[Work required] Write out the review of Stuck below word for word, starting with "Review of Stuck" and going on through "very Guy Ritchie.".

[Source excerpt]
=-=-=-=-=

Review of Stuck

Stuck (I) (2007)
Mena has a bad (hair) day, and enjoys the aid of silly plot-devices for a while...
24 August 2009
Warning: Spoilers
The movie starts off with some typically awful rap music, played over the apathetic, sleepy faces in a retirement home. How very Guy Ritchie.

Mena Suvari, sporting the worst hairstyle of all times, wipes the rather crap-stained butt of an old man in a nursing home, changes the brown-smeared sheets without a smidgen of a moan or a complaint, and then even proceeds to defend the old man in front of her uptight boss. This way the makers of STUCK have established to the viewer that Mena is a "good guy". Right? Wrong. Soon the characterization takes a sudden and absurd turn when she does a hit-and-run, or a hit-and-whine in her case, having shown us before-hand that she is not only an illegal-pill popper, a drug-dealer's free hooker, and a wearer of very bad hair, but also an egotistical, heartless sociopath. So how does that fit in with her tender-loving care of the aged at the nursing home? But I guess when you become a Hollywood script-writer, the brain is the first thing you throw away in the garbage bin, right before you throw away your first used needle.

The premise is original, I'll give them that, but what follows after the accident is a plethora of cheap and predictable plot-devices that were devised to manipulate the viewer into screaming at the screen with passion and unbridled fury. Quite to the contrary, however: my reactions to the movie's "exciting" twists had more to do with mumbling "oh come on" every five minutes than having my pulse raised.

=-=-=-=-=

[Records shown]

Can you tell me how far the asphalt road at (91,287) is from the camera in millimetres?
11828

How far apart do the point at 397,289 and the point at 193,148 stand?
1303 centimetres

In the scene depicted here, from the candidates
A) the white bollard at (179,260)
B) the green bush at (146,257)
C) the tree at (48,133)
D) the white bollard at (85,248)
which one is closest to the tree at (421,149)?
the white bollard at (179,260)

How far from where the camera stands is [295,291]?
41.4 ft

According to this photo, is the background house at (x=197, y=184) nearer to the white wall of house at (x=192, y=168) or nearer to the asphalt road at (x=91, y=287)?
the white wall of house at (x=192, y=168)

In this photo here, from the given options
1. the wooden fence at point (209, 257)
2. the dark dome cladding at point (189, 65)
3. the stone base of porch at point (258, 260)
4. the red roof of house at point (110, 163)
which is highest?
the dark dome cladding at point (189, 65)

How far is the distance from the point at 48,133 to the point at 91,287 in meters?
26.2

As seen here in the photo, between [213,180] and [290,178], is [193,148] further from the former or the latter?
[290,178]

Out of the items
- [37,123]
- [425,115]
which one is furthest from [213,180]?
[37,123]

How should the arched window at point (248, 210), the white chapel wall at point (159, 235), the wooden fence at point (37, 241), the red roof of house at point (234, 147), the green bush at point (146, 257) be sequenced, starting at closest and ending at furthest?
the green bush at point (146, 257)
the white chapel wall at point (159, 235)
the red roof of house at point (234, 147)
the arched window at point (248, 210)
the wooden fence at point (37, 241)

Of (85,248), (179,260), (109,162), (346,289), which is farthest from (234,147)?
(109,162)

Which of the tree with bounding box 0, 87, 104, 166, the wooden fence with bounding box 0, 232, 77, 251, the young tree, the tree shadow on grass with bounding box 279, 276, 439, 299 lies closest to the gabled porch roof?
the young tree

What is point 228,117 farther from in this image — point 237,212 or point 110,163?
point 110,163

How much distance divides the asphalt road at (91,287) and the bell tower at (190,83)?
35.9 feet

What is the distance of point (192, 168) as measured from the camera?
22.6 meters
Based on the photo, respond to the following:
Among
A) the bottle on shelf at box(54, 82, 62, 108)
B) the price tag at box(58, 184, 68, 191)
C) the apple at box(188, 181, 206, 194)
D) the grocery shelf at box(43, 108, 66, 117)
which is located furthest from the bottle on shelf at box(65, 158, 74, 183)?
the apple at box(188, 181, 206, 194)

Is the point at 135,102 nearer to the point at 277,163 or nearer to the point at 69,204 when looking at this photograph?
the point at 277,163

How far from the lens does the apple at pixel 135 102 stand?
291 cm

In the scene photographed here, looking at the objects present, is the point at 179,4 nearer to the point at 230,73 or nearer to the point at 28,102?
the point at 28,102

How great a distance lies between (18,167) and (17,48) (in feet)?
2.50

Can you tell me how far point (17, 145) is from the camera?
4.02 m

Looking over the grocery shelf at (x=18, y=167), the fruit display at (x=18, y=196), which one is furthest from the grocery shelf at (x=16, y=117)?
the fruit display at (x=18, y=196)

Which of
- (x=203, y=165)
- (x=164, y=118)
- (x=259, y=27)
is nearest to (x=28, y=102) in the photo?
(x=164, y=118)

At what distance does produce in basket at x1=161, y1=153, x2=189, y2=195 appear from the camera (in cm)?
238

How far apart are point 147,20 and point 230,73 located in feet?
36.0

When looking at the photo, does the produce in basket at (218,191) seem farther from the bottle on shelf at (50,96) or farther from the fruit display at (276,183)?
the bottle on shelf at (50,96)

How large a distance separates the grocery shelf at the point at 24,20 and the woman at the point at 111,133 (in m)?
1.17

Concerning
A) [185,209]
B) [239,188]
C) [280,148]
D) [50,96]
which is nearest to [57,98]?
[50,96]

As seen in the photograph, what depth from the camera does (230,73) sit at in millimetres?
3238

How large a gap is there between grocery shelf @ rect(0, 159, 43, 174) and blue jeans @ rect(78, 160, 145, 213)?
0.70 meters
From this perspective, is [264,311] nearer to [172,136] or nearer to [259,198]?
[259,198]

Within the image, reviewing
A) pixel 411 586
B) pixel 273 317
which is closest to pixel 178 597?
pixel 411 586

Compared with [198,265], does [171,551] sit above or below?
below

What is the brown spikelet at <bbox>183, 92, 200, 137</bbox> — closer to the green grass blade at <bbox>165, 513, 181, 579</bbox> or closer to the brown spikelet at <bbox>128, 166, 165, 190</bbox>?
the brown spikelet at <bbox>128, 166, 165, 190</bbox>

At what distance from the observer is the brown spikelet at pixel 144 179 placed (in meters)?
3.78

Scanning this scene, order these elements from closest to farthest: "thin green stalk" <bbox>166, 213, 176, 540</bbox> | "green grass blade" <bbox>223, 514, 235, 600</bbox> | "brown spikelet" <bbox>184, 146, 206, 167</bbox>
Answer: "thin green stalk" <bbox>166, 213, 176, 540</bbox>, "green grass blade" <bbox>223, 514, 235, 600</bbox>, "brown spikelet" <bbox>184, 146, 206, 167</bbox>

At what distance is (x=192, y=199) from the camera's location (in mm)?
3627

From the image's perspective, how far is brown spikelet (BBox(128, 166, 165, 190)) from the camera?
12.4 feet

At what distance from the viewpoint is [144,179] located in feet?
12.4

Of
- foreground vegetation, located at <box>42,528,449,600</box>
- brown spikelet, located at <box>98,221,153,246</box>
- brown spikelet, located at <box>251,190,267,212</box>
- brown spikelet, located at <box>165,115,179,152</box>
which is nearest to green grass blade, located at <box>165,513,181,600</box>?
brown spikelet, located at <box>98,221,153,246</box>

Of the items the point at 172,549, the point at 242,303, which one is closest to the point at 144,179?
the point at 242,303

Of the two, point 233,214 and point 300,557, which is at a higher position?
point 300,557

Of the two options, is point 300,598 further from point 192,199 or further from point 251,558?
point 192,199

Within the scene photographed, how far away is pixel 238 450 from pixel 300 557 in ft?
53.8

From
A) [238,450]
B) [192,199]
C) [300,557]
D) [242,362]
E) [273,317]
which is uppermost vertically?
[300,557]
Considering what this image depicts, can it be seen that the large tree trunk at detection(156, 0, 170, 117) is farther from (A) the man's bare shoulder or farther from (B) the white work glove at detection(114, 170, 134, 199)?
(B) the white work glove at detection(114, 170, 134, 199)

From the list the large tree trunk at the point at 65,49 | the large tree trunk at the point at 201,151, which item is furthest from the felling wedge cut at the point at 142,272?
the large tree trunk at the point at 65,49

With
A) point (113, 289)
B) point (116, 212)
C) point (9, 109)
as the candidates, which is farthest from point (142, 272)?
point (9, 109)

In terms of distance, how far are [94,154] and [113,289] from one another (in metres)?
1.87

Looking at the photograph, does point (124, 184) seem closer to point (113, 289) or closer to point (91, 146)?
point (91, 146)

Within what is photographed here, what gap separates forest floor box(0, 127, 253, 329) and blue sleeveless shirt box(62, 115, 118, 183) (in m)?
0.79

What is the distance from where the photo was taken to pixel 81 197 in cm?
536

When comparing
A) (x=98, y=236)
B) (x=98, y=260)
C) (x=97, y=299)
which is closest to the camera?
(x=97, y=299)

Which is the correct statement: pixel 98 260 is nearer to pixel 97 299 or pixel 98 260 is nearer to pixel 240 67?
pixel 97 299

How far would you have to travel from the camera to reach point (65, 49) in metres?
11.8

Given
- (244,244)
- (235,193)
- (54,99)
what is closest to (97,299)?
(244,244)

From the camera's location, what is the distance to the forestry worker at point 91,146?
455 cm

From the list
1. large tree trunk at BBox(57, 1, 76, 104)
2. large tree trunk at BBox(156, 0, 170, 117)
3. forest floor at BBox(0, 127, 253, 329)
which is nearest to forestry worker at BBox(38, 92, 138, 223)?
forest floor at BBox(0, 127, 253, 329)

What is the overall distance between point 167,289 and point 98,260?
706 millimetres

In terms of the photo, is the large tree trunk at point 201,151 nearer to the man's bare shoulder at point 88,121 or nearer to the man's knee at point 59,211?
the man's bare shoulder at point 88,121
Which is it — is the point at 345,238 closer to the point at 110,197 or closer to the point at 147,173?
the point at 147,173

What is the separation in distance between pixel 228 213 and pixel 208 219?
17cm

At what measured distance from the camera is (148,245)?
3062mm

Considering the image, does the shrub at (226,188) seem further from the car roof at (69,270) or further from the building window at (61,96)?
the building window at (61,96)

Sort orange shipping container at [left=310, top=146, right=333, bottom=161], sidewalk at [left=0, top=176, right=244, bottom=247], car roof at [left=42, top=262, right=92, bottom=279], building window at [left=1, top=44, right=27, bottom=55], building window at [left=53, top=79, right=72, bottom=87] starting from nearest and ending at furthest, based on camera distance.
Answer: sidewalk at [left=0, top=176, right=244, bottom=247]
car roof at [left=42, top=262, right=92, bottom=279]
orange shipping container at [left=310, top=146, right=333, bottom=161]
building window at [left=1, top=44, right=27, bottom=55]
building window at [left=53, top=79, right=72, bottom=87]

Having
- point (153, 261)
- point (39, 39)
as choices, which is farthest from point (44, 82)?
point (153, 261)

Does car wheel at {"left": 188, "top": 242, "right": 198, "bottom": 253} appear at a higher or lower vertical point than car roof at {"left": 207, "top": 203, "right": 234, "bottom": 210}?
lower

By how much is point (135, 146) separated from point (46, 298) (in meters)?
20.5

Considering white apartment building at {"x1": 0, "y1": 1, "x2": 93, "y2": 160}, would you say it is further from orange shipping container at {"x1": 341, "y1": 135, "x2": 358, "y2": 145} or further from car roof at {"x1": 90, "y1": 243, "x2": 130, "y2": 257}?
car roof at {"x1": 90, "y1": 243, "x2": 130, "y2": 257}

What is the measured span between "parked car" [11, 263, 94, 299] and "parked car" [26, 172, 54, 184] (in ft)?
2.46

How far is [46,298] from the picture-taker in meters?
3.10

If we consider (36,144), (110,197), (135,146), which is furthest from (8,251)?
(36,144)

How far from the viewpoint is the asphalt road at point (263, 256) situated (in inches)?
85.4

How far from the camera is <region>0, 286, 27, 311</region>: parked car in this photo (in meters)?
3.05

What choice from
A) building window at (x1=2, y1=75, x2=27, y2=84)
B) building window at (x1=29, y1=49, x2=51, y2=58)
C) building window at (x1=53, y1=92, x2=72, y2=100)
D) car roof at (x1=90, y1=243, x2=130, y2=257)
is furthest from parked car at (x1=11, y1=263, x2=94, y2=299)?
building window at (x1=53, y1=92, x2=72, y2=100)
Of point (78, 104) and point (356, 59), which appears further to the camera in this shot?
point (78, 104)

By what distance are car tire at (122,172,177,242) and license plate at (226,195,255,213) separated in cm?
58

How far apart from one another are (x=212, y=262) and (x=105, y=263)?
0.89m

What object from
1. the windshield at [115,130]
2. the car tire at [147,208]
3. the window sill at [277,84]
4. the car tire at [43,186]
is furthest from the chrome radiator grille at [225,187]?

=-=-=-=-=

[Exercise output]
Review of Stuck

Stuck (I) (2007)
Mena has a bad (hair) day, and enjoys the aid of silly plot-devices for a while...
24 August 2009
Warning: Spoilers
The movie starts off with some typically awful rap music, played over the apathetic, sleepy faces in a retirement home. How very Guy Ritchie.